Суровая путина | страница 42
И только Федора Карнаухова, по-солдатски выпрямив мужественный стан, немо стиснув тронутый морщинами красивый рот, молчала. Она будто сомневалась в том, что произошло, все еще недоуменно, вопросительно смотрела на незнакомый каюк. Егор избегал ее взгляда, Аниська даже, как будто, не заметил ее присутствия — и это путало Федору так же, как пугали ее чужой каюк, отсутствие снасти и простреленная нога Панфила.
Легкая атаманская линейка подкатила к берегу.
С нее спрыгнули полицейский Чернов и седоусый с багровым, как у мясника, затылком фельдшер-самоучка из служилых казаков.
— Отслони-ись! — закричал Чернов, оттесняя женщин. И вдруг запутался в длинной шинели, чуть не упал.
В толпе засмеялись.
— Чернов, с какого гвардейца шинелю снял? Хотя бы подрезал наполовину.
— Ничего, ему собаки и так оторвут.
— Ханжей[15], объелся чижей! Ханжей! — запрыгали вокруг Чернова босоногие мальчишки.
— Разойдись! — свирепо завопил Чернов и, выхватив из крякнувших ножен шашку, замахал ею над головами женщин. — Зарублю!
— Тю на тебя, вражина! И вправду полоснет сдури! — крикнула Спиридониха.
Осовелый взгляд Чернова с тупой, бессмысленной злостью уставился в Аниську.
— А-а… И ты тут? Гуляешь? Подожди, потащим тебя опять к атаману. Он тебе припомнит, как решетки ломать.
— Заарестуй. Ну? — щуря странно посветлевшие глаза, выступил Аниська.
— Анися… Не надо, — умоляюще зашептала позади Федора и потянула его за руку.
Чернов отступил.
— Ничего, заарестуем. Придет время.
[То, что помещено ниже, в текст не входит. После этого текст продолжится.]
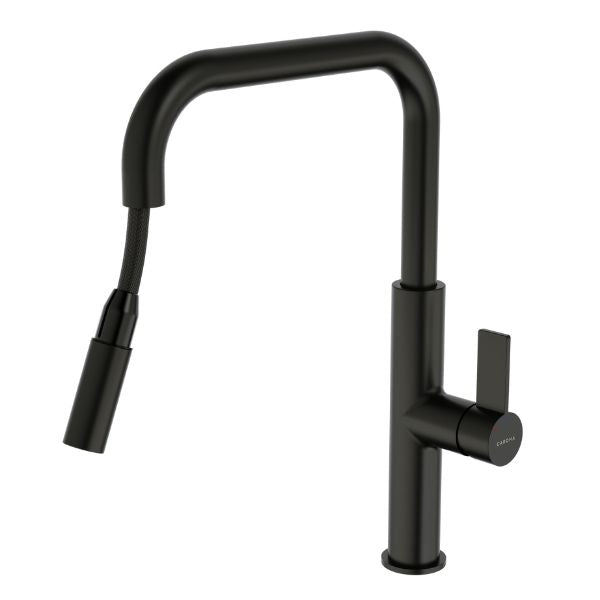 Caroma Urbane II Pull Out Sink Mixer - Matte Black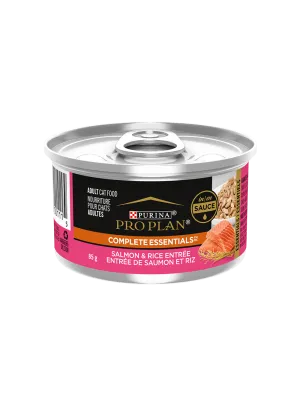 ProPlan Cat Salmon & Rice Entree 3oz adult cat food, best cat food for adults
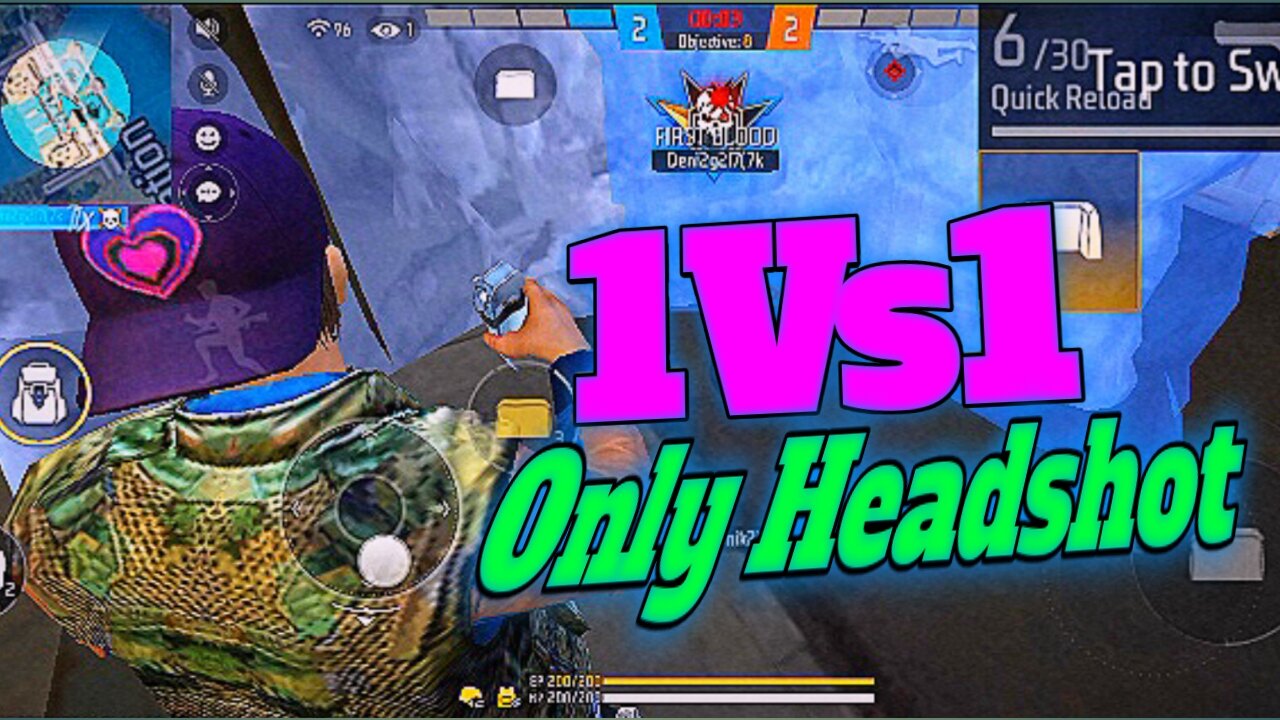 1Vs1 Only Headshot In Free fire 🔥 With Music Trending Gaming Video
Приде-ет!
Опомнившись, видя все как в тумане, Аниська облегченно вздохнул, опустил налитые тяжестью руки.
«Вот и Шаров так смотрел», — неясно подумал он про Чернова и поискал глазами Ваську.
Тот с отцом и Ильей помогал фельдшеру, держал ведро с водой, зачерпнутой из речки. Притихшая Ефросинья горбилась у изголовья мужа. Фельдшер отодрал присохшую к ноге штанину, засыпал рану йодоформом, велел везти Панфила на станцию, а оттуда поездом — в город, в больницу.
Рыбаки усадили товарища на линейку, угрюмой кучкой сгрудились у каюка.
Низко склонив голову, подошла к мужу Федора.
— Чей каюк? — тихо опросила она.
— Чужой… Пихрячий… — пряча взгляд, ответил Егор.
— А бредень где?
Егор только рукой махнул.
— Иди. Чего спрашивать.
Федора отвернулась, прикрывая ветхой шалькой налитые слезами глаза, пошла прочь.
Потеряв в Дрыгино снасть, сгорбился, осунулся Егор Карнаухов. Спина его заживала медленно и гноилась. Федора делала ему примочки из подорожника, но и это помогало, мало. Васька и Аниська оправились после порки быстрее. На молодом не только раны скорее заживают, но и беда пережитая быстрее в памяти молодой сглаживается. Прошла неделя, и молодые рыбаки ходили на шумные уличные игрища, хотя и не с той веселостью, с какой ходили прежде.